Making partner is a slog: You need more than 2k annual billable hours under your belt to make partner at some firms, the FT suggests — with plenty of those hours spent in the office.

IN OMM EL DONIA- Out of 170 partners at Egyptian law firms ranked on the IFLR 1000, an industry listing, 41 are femalewhich amounts to 24%. That’s well behind UK, where women make up 35% of partners in law firms. The situation isn’t likely to be much better across the pond: Only 19% of equity partners at North American law offices surveyed by McKinsey were partner, and women are 29% less likely than men to make it to the first rank of partnership. (Those McKinsey figures admittedly date to 2017, but are not likely to have changed radically.)

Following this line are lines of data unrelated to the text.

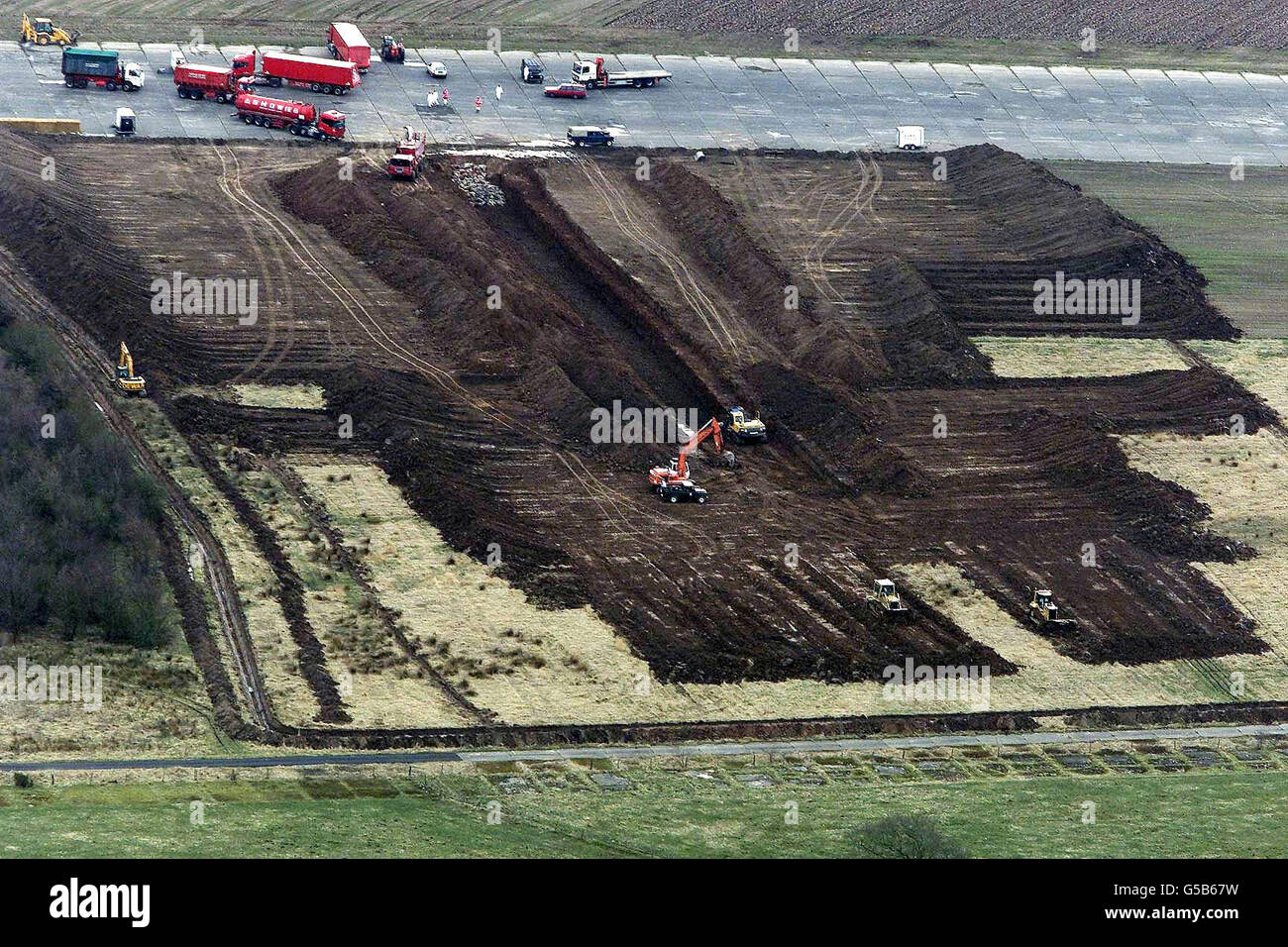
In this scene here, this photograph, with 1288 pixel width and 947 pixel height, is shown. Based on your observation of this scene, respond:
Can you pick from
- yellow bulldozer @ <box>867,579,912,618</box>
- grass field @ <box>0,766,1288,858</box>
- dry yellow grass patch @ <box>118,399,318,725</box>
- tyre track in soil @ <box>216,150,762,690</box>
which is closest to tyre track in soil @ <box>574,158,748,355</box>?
tyre track in soil @ <box>216,150,762,690</box>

Egypt is no different to the west:The ability for women to reach the path of partner, or any role of leadership in any business, is inextricably bound to the support she receives from her workplace, her family unit, and her community, says Natasha Shirazi, legal director at Orascom Construction. And there’s too often an insidious assumption that if you’re successful at work, you are likely falling behind at home (or vice versa), she adds. Women in leadership positions in law get there, often, because their communities and backgrounds allow them to do so and are more accepting of women succeeding.

What can you do if you want to have access to the full 100% of your addressable workforce? It starts with believing in your female leaders — and with creating a system that offers them the support and flexibility they need to not have to make the choice between work and family. Shirazi says Orascom, for example, has systems and supports in place that ensure her success as a leader — without demanding to make horrible sacrifices in her personal life.

The payoff from an investment in women leaders is clear: Freshfields — a global firm well known to Egyptian lawyers — has seen women make up more than half of new partners in recent classes. That’s nearly doubled the number of women partners to 27%, and the firm is aiming to have women account for 40% of all partners by 2030.